Exercise prompt
Identify every line in the records below that contains the word "window", and copy each such line in full.

Recorded information

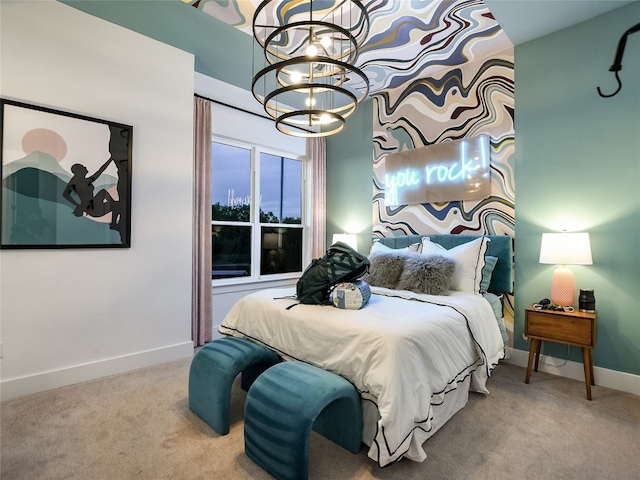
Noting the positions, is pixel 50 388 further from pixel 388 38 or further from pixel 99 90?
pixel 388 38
--
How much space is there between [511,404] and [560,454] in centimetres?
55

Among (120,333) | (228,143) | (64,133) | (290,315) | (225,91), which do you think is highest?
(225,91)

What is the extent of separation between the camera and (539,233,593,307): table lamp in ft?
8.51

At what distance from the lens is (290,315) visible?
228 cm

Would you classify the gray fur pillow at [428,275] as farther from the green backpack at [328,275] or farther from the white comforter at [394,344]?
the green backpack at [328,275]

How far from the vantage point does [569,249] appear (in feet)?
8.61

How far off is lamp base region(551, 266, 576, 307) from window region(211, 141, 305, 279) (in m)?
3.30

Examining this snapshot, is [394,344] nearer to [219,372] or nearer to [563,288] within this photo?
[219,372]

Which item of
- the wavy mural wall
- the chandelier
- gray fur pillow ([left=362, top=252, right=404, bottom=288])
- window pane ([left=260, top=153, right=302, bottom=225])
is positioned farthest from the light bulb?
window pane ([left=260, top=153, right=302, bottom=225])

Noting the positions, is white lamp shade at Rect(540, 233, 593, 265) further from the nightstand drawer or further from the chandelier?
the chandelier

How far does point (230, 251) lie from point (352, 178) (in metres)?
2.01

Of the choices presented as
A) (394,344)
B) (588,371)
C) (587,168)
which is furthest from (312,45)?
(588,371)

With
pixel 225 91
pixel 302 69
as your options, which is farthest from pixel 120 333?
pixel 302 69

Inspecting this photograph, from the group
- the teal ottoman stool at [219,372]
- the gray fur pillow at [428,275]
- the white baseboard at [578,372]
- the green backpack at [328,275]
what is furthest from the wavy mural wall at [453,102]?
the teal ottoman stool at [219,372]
* * *
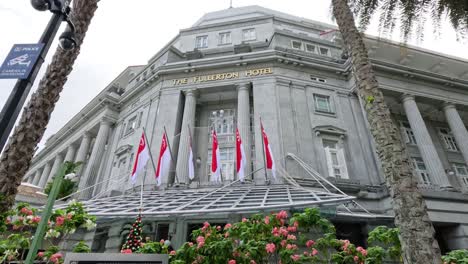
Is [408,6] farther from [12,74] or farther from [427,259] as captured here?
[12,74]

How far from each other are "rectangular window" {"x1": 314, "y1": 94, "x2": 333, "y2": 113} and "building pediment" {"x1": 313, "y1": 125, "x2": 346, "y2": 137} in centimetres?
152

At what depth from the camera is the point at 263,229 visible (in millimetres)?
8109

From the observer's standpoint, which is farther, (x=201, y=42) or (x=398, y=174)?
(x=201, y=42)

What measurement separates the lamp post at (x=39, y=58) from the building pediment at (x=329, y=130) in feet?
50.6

Solution
How far off is lamp base region(551, 266, 576, 307) from window region(211, 141, 305, 279) (in m)?
- window pane ([left=260, top=153, right=302, bottom=225])
window pane ([left=260, top=153, right=302, bottom=225])
How far from each other are "rectangular window" {"x1": 314, "y1": 94, "x2": 333, "y2": 113} and "building pediment" {"x1": 313, "y1": 125, "x2": 346, "y2": 137} in centimetres?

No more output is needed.